Dimanche, 3 juillet 2022 02:16:26

Les dirigeants de l'Église ont écrit au Premier ministre britannique Boris Johnson pour exprimer leur "préoccupation considérable" après un double revirement du gouvernement cette semaine sur l'interdiction de la soi-disant thérapie de conversion.

Le gouvernement a déclaré qu'il abandonnerait complètement l'interdiction et examinerait plutôt comment la loi existante pourrait être utilisée pour prévenir les pratiques abusives. Mais quelques heures plus tard, il a fait marche arrière sous la pression des militants LGBT. 

Dans une clarification, le gouvernement a déclaré qu'il interdirait la thérapie de conversion pour les homosexuels et les bisexuels, mais pas pour les transgenres. 
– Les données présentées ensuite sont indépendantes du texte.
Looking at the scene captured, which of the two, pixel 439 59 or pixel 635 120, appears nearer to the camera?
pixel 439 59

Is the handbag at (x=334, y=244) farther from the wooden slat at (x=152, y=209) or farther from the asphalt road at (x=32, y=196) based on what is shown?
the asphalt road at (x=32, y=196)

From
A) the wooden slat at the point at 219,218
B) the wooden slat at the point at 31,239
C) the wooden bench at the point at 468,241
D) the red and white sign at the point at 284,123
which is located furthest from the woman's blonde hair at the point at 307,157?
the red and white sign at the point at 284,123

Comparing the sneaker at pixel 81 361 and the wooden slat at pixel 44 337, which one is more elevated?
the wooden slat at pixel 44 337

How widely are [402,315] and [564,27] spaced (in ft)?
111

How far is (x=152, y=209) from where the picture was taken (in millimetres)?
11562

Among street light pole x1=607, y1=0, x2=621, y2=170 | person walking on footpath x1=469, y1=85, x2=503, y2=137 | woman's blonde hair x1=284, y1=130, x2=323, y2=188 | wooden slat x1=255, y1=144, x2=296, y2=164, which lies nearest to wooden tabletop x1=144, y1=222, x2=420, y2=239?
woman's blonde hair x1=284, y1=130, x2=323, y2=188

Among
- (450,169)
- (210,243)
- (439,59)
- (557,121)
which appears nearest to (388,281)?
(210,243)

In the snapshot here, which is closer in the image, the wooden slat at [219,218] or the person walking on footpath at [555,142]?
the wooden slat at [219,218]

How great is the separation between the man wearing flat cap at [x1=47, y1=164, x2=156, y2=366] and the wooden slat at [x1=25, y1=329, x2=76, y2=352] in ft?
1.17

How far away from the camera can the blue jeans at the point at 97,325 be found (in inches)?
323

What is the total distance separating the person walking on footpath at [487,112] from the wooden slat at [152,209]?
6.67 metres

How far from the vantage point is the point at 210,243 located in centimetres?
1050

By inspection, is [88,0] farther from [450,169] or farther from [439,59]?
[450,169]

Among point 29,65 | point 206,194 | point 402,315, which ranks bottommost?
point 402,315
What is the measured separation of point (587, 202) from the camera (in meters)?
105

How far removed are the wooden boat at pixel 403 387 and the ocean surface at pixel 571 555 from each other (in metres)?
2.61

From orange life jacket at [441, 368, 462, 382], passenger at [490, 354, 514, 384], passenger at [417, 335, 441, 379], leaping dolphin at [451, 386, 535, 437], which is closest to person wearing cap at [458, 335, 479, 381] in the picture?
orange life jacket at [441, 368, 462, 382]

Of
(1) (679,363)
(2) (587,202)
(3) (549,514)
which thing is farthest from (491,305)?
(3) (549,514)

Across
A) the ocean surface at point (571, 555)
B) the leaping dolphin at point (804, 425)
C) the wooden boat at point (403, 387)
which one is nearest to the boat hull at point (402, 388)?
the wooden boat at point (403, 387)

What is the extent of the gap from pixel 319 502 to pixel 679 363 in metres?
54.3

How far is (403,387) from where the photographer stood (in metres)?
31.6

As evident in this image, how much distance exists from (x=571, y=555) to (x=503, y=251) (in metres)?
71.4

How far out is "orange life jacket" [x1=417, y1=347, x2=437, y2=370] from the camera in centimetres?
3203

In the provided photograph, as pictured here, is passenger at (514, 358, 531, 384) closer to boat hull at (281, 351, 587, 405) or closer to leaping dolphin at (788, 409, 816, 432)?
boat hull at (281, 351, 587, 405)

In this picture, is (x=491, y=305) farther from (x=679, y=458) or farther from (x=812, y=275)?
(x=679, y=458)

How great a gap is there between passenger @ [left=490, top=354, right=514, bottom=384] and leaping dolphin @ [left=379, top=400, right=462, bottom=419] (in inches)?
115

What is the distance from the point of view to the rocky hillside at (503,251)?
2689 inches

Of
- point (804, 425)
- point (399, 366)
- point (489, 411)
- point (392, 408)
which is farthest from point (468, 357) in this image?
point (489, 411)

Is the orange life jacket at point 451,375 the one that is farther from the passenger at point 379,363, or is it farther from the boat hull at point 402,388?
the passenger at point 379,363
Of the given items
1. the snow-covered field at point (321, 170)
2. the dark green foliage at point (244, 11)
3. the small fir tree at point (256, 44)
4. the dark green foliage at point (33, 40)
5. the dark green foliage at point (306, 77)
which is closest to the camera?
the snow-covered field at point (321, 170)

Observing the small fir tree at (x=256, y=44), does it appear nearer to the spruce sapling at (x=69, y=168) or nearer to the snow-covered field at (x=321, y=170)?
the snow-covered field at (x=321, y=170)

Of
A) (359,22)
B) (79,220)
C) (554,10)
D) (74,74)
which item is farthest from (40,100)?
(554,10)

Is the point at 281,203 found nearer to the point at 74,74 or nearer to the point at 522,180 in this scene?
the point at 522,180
Écrivant au Premier ministre, neuf chefs d'église ont appelé le gouvernement à reconsidérer sa décision d'aller de l'avant avec une interdiction des LGB. 

Ils ont salué la décision d'exclure les questions trans mais ont exprimé des inquiétudes quant à l'impact sur la liberté religieuse des chrétiens et des pasteurs d'église. 
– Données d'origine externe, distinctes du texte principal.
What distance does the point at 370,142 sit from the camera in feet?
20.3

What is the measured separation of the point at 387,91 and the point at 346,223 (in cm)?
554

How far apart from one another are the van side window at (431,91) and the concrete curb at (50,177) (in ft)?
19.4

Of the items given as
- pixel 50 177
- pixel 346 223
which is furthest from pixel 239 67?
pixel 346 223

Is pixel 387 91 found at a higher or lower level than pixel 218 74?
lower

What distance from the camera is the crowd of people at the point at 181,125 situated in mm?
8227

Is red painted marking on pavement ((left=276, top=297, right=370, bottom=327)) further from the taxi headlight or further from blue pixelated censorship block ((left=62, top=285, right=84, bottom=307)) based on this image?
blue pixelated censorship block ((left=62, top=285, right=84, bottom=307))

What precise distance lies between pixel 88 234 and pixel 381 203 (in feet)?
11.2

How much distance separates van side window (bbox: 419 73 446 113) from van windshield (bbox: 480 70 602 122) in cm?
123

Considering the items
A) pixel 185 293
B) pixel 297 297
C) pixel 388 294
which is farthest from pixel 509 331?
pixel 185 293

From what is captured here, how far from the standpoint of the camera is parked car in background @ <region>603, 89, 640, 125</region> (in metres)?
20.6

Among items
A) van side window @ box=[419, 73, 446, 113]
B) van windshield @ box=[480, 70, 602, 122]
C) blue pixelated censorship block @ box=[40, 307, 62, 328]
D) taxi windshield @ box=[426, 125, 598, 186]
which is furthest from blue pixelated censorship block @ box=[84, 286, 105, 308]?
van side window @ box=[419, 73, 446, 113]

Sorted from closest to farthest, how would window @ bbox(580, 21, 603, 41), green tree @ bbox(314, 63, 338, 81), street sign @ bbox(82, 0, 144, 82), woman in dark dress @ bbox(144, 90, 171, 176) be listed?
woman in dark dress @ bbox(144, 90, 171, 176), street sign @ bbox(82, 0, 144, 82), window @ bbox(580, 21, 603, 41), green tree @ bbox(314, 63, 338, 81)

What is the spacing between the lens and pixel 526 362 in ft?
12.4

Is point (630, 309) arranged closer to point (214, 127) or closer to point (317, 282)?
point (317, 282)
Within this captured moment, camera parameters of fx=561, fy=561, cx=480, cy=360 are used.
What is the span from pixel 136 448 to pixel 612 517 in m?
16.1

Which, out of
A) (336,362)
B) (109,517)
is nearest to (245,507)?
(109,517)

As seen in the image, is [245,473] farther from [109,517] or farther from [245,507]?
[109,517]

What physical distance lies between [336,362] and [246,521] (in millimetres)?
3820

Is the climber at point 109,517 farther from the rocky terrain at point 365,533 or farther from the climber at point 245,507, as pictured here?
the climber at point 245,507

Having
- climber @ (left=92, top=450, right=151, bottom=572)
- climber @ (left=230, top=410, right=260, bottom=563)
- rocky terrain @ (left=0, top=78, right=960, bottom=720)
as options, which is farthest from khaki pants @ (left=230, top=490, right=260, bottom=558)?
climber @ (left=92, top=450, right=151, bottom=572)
"[Il] reste le cas qu'une loi mal rédigée sur la thérapie de conversion "LGB uniquement" pourrait encore criminaliser l'enseignement et le ministère chrétiens traditionnels, en rendant illégal pour nous d'enseigner aux gens et d'aider les gens de tout âge à vivre selon la compréhension chrétienne. du mariage", lit-on dans la lettre. 
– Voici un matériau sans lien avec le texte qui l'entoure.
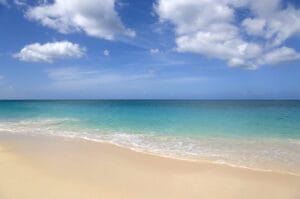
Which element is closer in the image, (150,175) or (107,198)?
(107,198)

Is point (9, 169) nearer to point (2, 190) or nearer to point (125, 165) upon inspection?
point (2, 190)

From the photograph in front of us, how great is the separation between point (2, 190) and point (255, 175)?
17.4 ft

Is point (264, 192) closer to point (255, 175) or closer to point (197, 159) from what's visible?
point (255, 175)

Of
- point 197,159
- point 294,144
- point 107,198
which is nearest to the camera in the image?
point 107,198

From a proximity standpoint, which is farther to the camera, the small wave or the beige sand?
the small wave

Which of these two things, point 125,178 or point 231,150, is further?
point 231,150

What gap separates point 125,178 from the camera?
17.7 ft

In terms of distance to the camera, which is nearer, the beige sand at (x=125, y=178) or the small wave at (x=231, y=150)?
the beige sand at (x=125, y=178)

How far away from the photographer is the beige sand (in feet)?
15.1

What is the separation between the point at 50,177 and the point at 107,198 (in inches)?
68.8

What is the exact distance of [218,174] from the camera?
577 centimetres

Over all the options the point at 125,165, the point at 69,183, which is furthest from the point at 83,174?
the point at 125,165

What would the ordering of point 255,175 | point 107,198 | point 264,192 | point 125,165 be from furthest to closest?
1. point 125,165
2. point 255,175
3. point 264,192
4. point 107,198

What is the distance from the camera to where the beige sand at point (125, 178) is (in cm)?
461
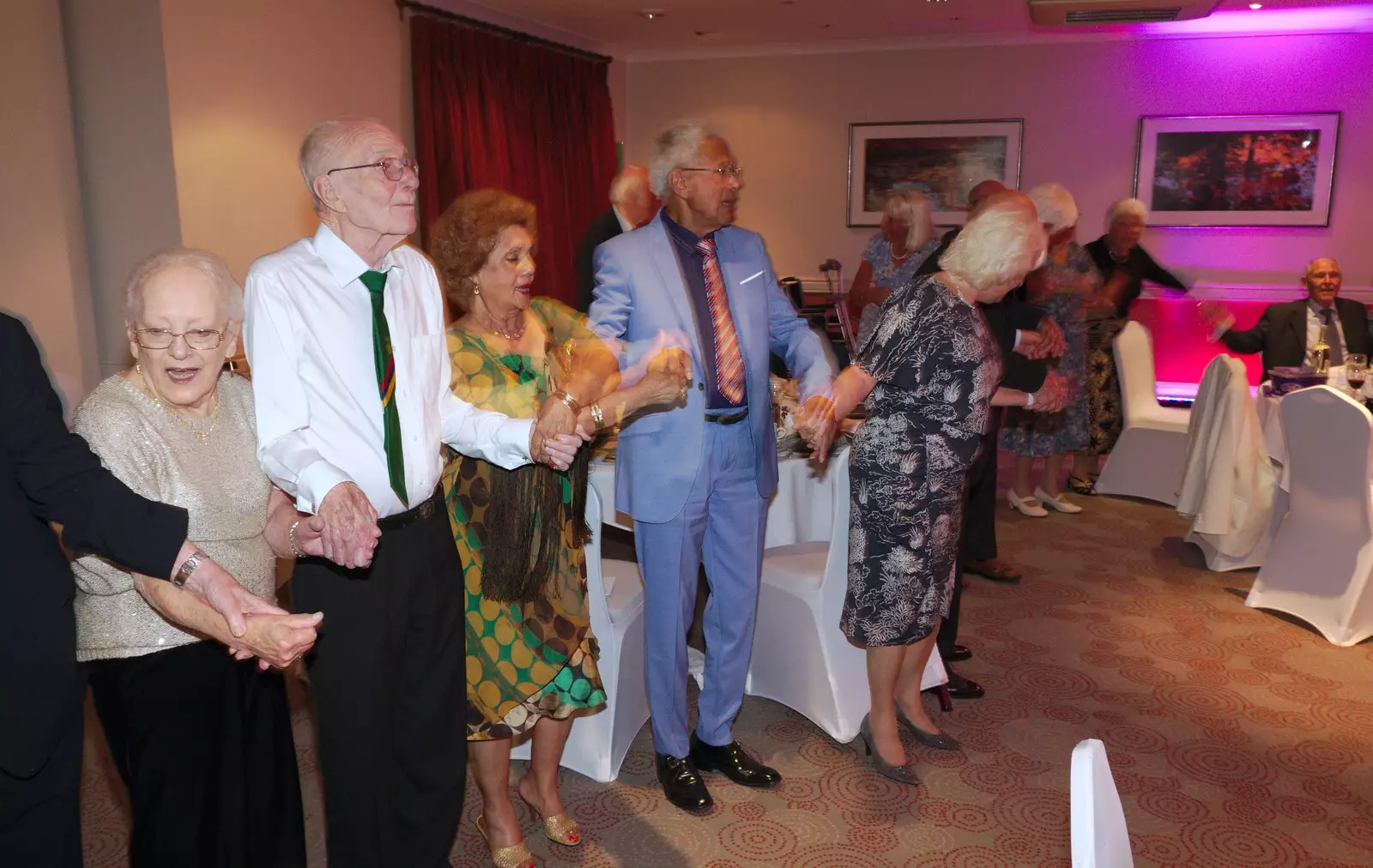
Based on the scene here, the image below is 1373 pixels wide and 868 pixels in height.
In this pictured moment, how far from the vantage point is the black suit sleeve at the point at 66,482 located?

Les dirigeants de l'église demandent des "éclaircissements urgents" sur la question de savoir si le gouvernement a l'intention de rendre illégal d'enseigner et de pasteurer les gens selon la vision chrétienne du mariage. 

Ils disent que ce serait "exactement la bonne approche" d'utiliser la loi existante pour demander des comptes aux agresseurs plutôt que d'imposer une interdiction "puisque les pratiques coercitives et abusives sont déjà bien couvertes par la loi britannique". 

"Nous n'avons aucun intérêt à défendre des pratiques peu recommandables qui prétendent 'guérir' les sentiments homosexuels ou transgenres", écrivent-ils. 

"Notre préoccupation concernant la législation proposée était qu'elle aurait érigé en infraction pénale le fait d'enseigner la compréhension chrétienne historique et orthodoxe du mariage en tant qu'union d'un homme et d'une femme, et d'aider les personnes de tous âges à vivre selon elle. " 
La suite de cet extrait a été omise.